World premiere of Clint Eastwood's Richard Jewell
Gala: Wednesday, Nov. 20, TCL Chinese Theatre
The nation was riveted by the story of Richard Jewell, who found a bomb at the Atlanta Olympics in 1996. His quick thinking saved the lives of countless bystanders, but within days of his heroic act, he landed in the number-one spot on the FBI's suspect list. Vilified, his life turned to shambles and with the help of an anti-establishment attorney, he battles the powerful institutions to clear his name.
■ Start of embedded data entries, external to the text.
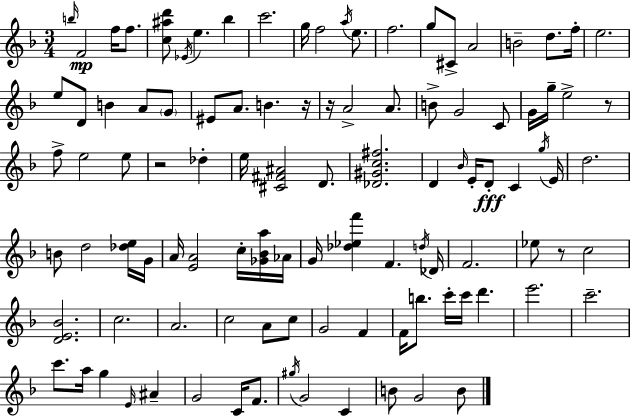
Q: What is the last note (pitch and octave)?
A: B4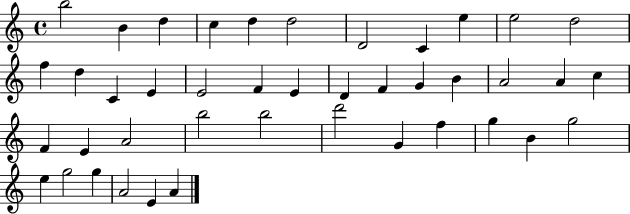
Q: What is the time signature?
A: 4/4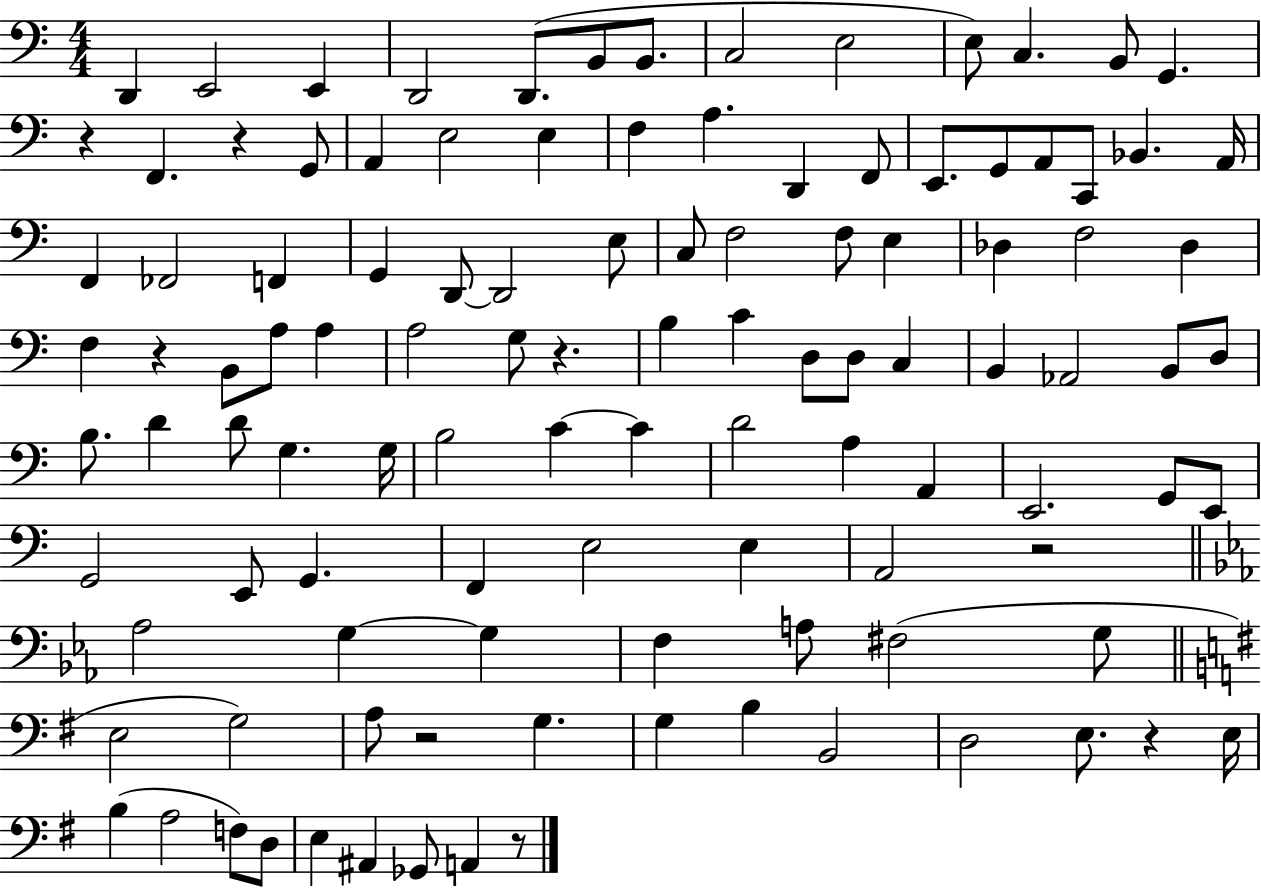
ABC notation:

X:1
T:Untitled
M:4/4
L:1/4
K:C
D,, E,,2 E,, D,,2 D,,/2 B,,/2 B,,/2 C,2 E,2 E,/2 C, B,,/2 G,, z F,, z G,,/2 A,, E,2 E, F, A, D,, F,,/2 E,,/2 G,,/2 A,,/2 C,,/2 _B,, A,,/4 F,, _F,,2 F,, G,, D,,/2 D,,2 E,/2 C,/2 F,2 F,/2 E, _D, F,2 _D, F, z B,,/2 A,/2 A, A,2 G,/2 z B, C D,/2 D,/2 C, B,, _A,,2 B,,/2 D,/2 B,/2 D D/2 G, G,/4 B,2 C C D2 A, A,, E,,2 G,,/2 E,,/2 G,,2 E,,/2 G,, F,, E,2 E, A,,2 z2 _A,2 G, G, F, A,/2 ^F,2 G,/2 E,2 G,2 A,/2 z2 G, G, B, B,,2 D,2 E,/2 z E,/4 B, A,2 F,/2 D,/2 E, ^A,, _G,,/2 A,, z/2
Eastwood's film stars Academy Award-winners Sam Rockwell and Kathy Bates, Jon Hamm, Olivia Wilde, and Paul Walter Hauser as Richard Jewell.
"Clint Eastwood is an American icon," says Bob Gazzale, AFI president and CEO. "It is an honor for AFI to premiere this next chapter in his storied career - one that continues to enrich the nation's cultural legacy with undeniable impact."
World Premiere of The Banker
Closing night Gala: Thursday, Nov. 21, TCL Chinese Theatre
George Nolfi directs Anthony Mackie and Samuel L. Jackson in a lifted-from-life story about true social and economic resistance in the Jim Crow Texas during the 1950s. Throughout most of American history, the system's been stacked against African American homebuyers. The Banker follows two entrepreneurs who figure out how to circumvent the racial limitations and quietly provide housing loans to the Black community.
"The Banker joins a remarkable group of films being released this year that openly confront centuries of racism and injustice in our country, while celebrating the brave individuals whose activism has created real change," says Director of AFI Festivals Michael Lumpkin.
Each year, the festival holds a tribute to an esteemed icon in the industry. Fans of the late Academy Award-nominated producer-director Alan J. Pakula will be thrilled to see a screening of a new documentary, Alan Pakula: Going for the Truth (directed by Matthew Miele), as well as three of his classic films, Klute, Sophie's Choice, and The Sterile Cuckoo.
Throughout its run, the festival also showcases highly anticipated films, acclaimed directors and emerging talent. "These are the kind of movies that are getting a lot of buzz right now. They're also potentially award contenders," Pepdjonovic says.
One of the highly anticipated screenings this year is Clemency, directed by Chinonye Chukwu. Its star, actress/producer/activist Alfre Woodard, will be on hand for an in-depth conversation about her career, the film, and the film's theme of extreme friendship under tough circumstances.
Other standouts in the series Atlantics (directed by Mati Diop), Blackbird (directed by Roger Michell), Just Mercy (directed by Destin Daniel Cretton), Portrait of a Lady on Fire (directed by Céline Sciamma), The Song of Names (directed by François Girard) and Troop Zero (directed by Bert & Bertie).
Know Before You Go
You can buy tickets to individual screenings, but your money goes further in the form of festival passes ($250-$500) and AFI memberships. Make sure to check the movie list carefully so you can plan for your best possible experience.